• TEXTABSCHNITT:
-=-=-

Arielle würde wahrscheinlich antworten: weder noch. Sie findet Jana einfach nur spießig, versteht nicht, wie man sich für so ein Leben entscheiden kann, versteht ja sowieso überhaupt nicht, wie man sich für Mutterschaft entscheiden kann. Ich bin vielleicht ein kleines bisschen neidisch auf Jana, weil sie so gesettled ist, keine ewig Suchende. 

Mich langweilen ja Bücher über Mutterschaft meistens. Nicht aber über Tochterschaft. Wie ist Arielle so als Tochter?
Mmh. Arielle ist die Tochter abwesender Eltern; ihre Mutter ist verschwunden, ihren Vater kennt sie nicht. Das führt dazu, dass sie über ihren Vater gar nicht nachdenkt und ihre Mutter anhimmelt. Verschwundene Eltern haben es wohl leichter, können nicht nerven und nichts falsch machen. Arielle hat den ganzen anstrengenden Teenie-Krams um Abgrenzung und Rebellion mit ihrer Großmutter Varuna ausgehandelt, zu der sie die Art angespanntes Verhältnis hat, wie viele Menschen wohl zu ihren Eltern.

Nutzt du Social Media? Und wie ist dein Umgang mit und Verhältnis zu sozialen Netzwerken?
Nein und schlecht!

-=-=-

• BEREITGESTELLTE DATENSÄTZE:
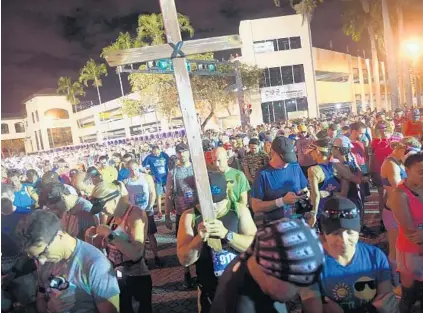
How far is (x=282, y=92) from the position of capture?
40.5 m

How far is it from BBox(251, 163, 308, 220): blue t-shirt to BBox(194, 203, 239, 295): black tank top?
3.83ft

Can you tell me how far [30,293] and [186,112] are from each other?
2.32m

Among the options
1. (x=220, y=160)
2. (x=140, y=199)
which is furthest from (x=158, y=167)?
(x=220, y=160)

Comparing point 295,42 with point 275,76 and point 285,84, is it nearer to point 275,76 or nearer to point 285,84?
point 275,76

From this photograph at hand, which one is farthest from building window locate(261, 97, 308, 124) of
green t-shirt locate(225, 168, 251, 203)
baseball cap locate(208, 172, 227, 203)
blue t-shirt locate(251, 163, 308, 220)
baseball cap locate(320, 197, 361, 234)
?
baseball cap locate(320, 197, 361, 234)

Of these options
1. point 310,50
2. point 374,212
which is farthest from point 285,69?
point 374,212

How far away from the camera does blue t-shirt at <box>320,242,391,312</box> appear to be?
94.7 inches

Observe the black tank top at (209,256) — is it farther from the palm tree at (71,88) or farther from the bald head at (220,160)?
the palm tree at (71,88)

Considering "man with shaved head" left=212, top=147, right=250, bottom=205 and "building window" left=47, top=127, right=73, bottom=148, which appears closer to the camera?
"man with shaved head" left=212, top=147, right=250, bottom=205

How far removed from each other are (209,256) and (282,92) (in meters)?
39.0

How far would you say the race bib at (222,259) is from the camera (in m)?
3.05

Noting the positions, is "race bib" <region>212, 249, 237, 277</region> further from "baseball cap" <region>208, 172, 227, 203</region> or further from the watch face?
"baseball cap" <region>208, 172, 227, 203</region>

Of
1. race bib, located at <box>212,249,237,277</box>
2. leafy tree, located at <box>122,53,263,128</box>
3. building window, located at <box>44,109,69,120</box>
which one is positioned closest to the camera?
race bib, located at <box>212,249,237,277</box>

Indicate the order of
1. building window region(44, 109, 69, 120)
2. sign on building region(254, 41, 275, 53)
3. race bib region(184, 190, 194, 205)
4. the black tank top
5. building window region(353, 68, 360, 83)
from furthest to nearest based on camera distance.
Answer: building window region(44, 109, 69, 120) → building window region(353, 68, 360, 83) → sign on building region(254, 41, 275, 53) → race bib region(184, 190, 194, 205) → the black tank top
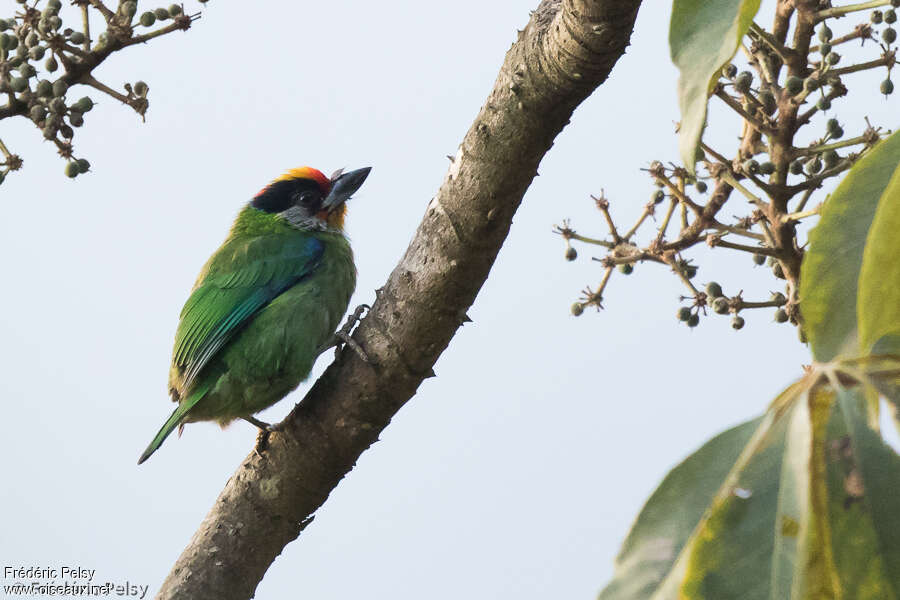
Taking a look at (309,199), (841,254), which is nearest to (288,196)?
(309,199)

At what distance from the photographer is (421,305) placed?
2324mm

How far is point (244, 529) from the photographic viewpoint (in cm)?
274

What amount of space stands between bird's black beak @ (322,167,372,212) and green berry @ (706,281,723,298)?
2245mm

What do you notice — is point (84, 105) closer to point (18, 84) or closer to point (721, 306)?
point (18, 84)

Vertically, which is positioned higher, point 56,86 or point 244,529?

-=-=-

• ZIEL DER ÜBUNG:
Fassen Sie den Textabschnitt in drei Sätzen zusammen.

• ERLEDIGTE AUFGABE:
Arielle findet Jana spießig und versteht nicht, wie man sich für Mutterschaft entscheiden kann, während die antwortende Person Jana um ihr gesettletes Leben ein wenig beneidet. Arielle ist die Tochter einer verschwundenen Mutter und eines Vaters, den sie nicht kennt; sie himmelt ihre Mutter an und hat Abgrenzung und Rebellion mit ihrer Großmutter Varuna ausgehandelt. Auf die Frage nach Social Media antwortet die Person, sie nutze es nicht und habe ein schlechtes Verhältnis dazu.